O contexto social e cultural imprime suas marcas nos corpos, tornando-se um signo que evidencia como a relação com o mundo é construída. Todas as atividades físicas, gestos, cerimônias, ritos de interação e até a relação com a dor e o sofrimento são expressões de lógicas sociais e culturais.

Pela corporeidade, o homem faz do mundo a extensão de sua experiência; transforma-o em tramas familiares e coerentes, disponíveis à ação e permeáveis à compreensão. Emissor ou receptor, o corpo produz sentidos continuamente e assim insere o homem, de forma ativa, no interior de dado espaço social e cultural. (LE BRETON, 2012, p. 8).

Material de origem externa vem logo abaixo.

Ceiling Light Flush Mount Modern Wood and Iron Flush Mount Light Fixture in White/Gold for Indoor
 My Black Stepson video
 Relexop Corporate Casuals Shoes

Le Breton (2017) destaca que a dimensão cultural do corpo, aparece de forma mais sistemática no campo teórico das ciências sociais, na década de 60, ancorada nas produções de autores como Michel Foucault, N. Elias, P. Bourdieu J. Baudrillard,  o que  possibilitou um novo olhar sobre o corpo e formas de pensa-lo além do aspecto biológico e essencialista, fixo e imutável, oferecendo  elementos  para  problematizá-lo e atentar para os significados que determinadas culturas atribuem a este.

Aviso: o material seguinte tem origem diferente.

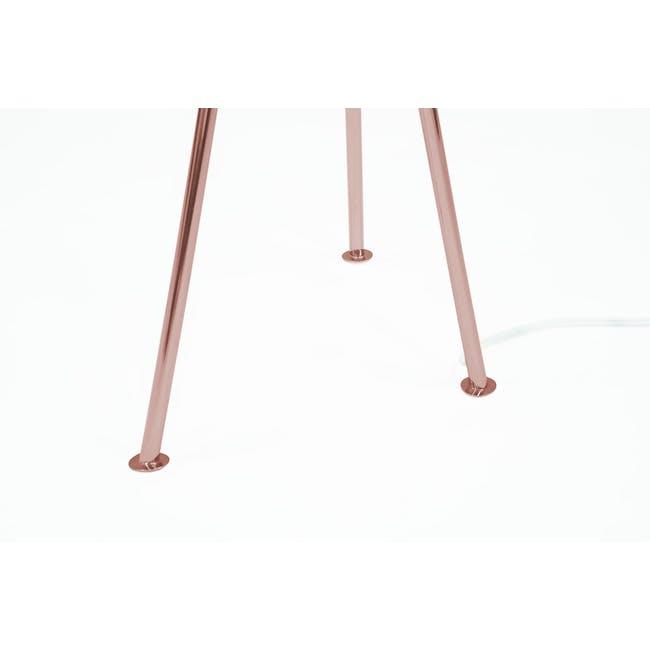Grasshoppa Floor Lamp - White, Copper - 5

Para Foucault (2012), o corpo é uma realidade biopolítica, com destaque para hierarquias que se estabelecem a partir de sua anatomia. O autor analisa instituições como escolas, fábricas, prisões e o poder disciplinador por meio de determinados dispositivos que são exercidos sobre os corpos. Conhecer, docilizar, fiscalizar e controlar são percebidos como mecanismos de apelação que atuam sobre os corpos e são realizados, muitas vezes, de forma sutil. “Trata-se antes de mais nada, do tipo de poder que exerceu sobre o corpo e o sexo, um poder que, justamente, não tem a forma da lei nem os efeitos da interdição” (FOUCAULT, 2012, p 54).

Ao discutir o conceito de habitus como sistemas de disposições socialmente constituídos, Bourdieu (2007) toma o corpo social e seus usos como uma referência para falar de determinados princípios que agem sobre os esquemas corporais, os movimentos, as técnicas, as práticas. Na perspectiva do autor, isto ocorre de forma sistemática e inconsciente, considerando que as disposições orientam as práticas corporais a partir de elementos materiais e simbólicos.

A força simbólica é uma forma de poder que se exerce sobre os corpos, diretamente, e como que por magia, sem qualquer coação física; mas essa magia só atua com o apoio de predisposições colocadas, como molas propulsoras, na zona mais profunda dos corpos. (BOURDIEU, 2007, p. 50).

Bourdieu (2007) chama a atenção ao falar das forças que agem simbolicamente sobre corpos devendo-se considerar  que  determinada visão de  mundo  e as relações de poder que se entrelaçam, são   construções  sociais que envolve as  estruturas cognitivas. Muitas vezes o indivíduo é levado a pensar que age a partir de questões pessoais e não impulsionado por ações externas.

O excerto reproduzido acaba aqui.